Feature article written for News Writing & Media Relations course in Nov. 2017
Borough of Downingtown Moves Forward with Groundbreaking Development Plan
The Downingtown Borough Council approved a conditional use application for the largest private investment and real estate development project in the municipality’s history.
The conditional use application submitted by the Hankin Group, a Chester County-based construction management company, was two years in-the-making leading up to its November 15 acceptance. The Borough Council’s vote, advised by the Downingtown Main Street Association, officially catalyzed the start of the project that was announced to the public in August. The plan includes the creation of the Brandywine Train Station, residential units, and retail and commercial office spaces. The site additionally proposes a pedestrian bridge that will connect Johnsontown Park to part of the East Brandywine Creek and a walking trail aggregate of the Chester-Valley Trail System. The 68 acres acquired for the project’s use will be on the former Sonoco Paper Mill property that was paramount to the past of Downingtown, a prominent Philadelphia suburb. Demolition of the property began on November 21.

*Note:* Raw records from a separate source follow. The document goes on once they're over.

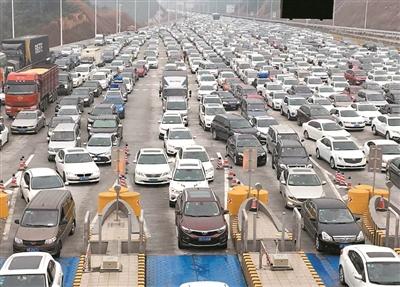 春节期间,每天都有数以十万计的车辆涌入韶关。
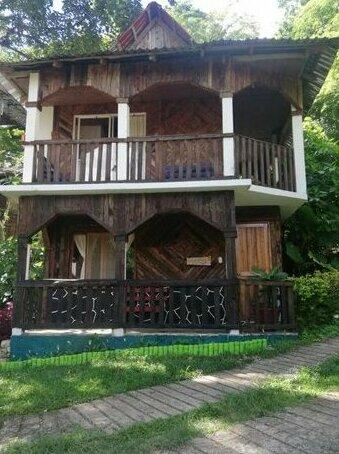 Cabanas y Casas del Arbol La Huerta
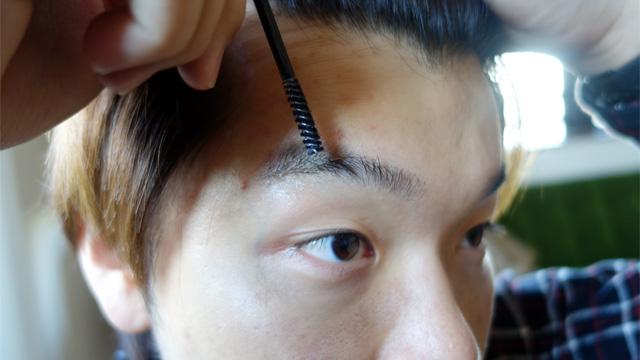 ということで、眉用マスカラを毛の流れに逆らって動かします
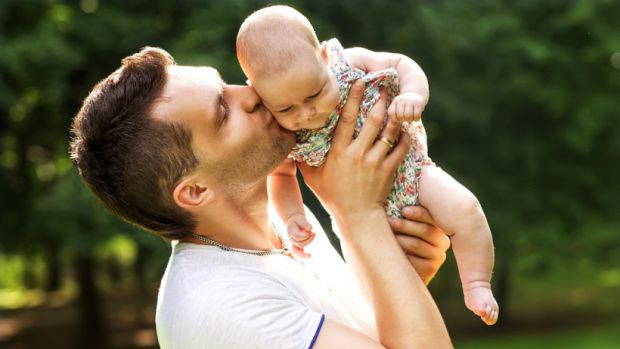 Лікарі переконані, що старший татусь позитивно вплине на здоров'я дитини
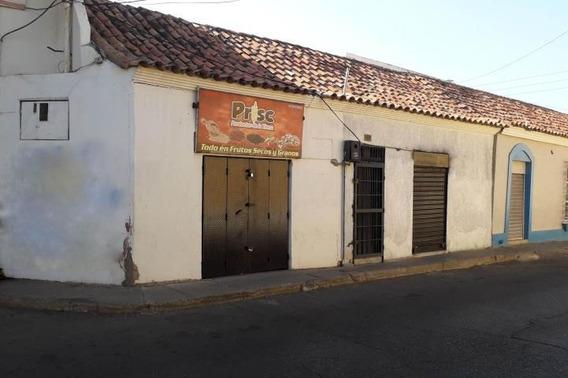 04146954944 Cod-20-7721 Local En Venta Centro De Coro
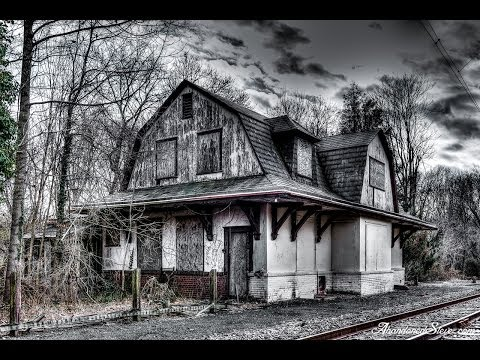 Urban Exploration - ABANDONED - Pennsylvania Railroad Train Station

“The Downingtown community is making a statement with this project,” Downingtown Mayor Josh Maxwell remarked. Maxwell, who has been a staunch supporter of the development plan since 2015 thanked the six members of the Downingtown Borough Council for their unanimous support in a Facebook post on Saturday. He also found it imperative to preserve the community’s heritage as a paper mill town while considering the long-term ramifications for Downingtown.
Formerly known as Milltown for its abundance of paper mills along the Brandywine Creek, Downingtown gained recognition for its supplying of paper products nationwide. The Downingtown Paper Company was sold as a subsidiary to the Sonoco Products Company in 1968. The Sonoco Paper Mill, which was the most substantial source of direct employment in Downingtown for more than 50 years, was closed in 2005 due to a catastrophic fire that accumulated approximately $500,000 in damages.
The destruction of the Sonoco Paper Mill marks the end of an era in Downingtown while heralding the commencement of a brighter one. The dilapidated structure of the mill projected a morbid image for the entirety of the municipality, serving as a reminder of the great loss resultant of the fire. Additionally, the mill was often frequented for drug use and other illegal activity. The project’s proposition for over 100,000 square feet for retail and commercial office spaces is particularly attractive as an initiative to increase employment within Downingtown’s community.
The generation of the Brandywine Train Station lies at the crux of the project. The station would revolve around a transit system with the expectation that this will replace the current Downingtown Amtrak/SEPTA Station, which has regularly been described as outdated. With its most recent renovations occurring in the 1990s, the train station found today only offers 360 parking spaces and has no ticket office for travelers. The anticipated changes are seen as a necessity given that Downingtown is the Amtrak station located furthest west on the Keystone Corridor and is a mere 32.8 miles from Center City Philadelphia.
Tina DiMartin, who has lived in Downingtown since she was a child, stands with the majority of residents in welcoming the approval of the Hankin Group’s conditional use application. “The Sonoco property has been holding Downingtown back for far too long,” she said. “This investment is ultimately about transforming Downingtown for families.”
The plan hopes to make Downingtown a more desirable place to live, welcoming all families. The aforementioned pedestrian bridge will link Downingtown to neighboring Johnsontown, allowing for a scenic experience that was previously unavailable in Downingtown. Establishing a walking trail aggregate of the Chester-Valley Trail System would link residents of Downingtown to other municipalities in both Chester and Montgomery County. Furthermore, the trail would contribute to a significant commuter route to offices in the Great Valley Corridor.
The mixed-use format of the plan is its most distinctive feature, addressing a variety of needs in Downingtown. “It will be transformative economically, residentially, and from a transportation perspective,” Pennsylvania State Senator Andrew Dinniman (D-19) voiced. “One with job and career opportunities, new stores and restaurants, top-notch housing accommodations, a multimodal transportation hub, and upgraded rail infrastructure.”
Concrete plans regarding the project’s future are anticipated to be released in the coming weeks. Because the proposal meets the requirements of the Traditional Neighborhood Development District zoning designed for Downingtown, officials predict that development should be straightforward.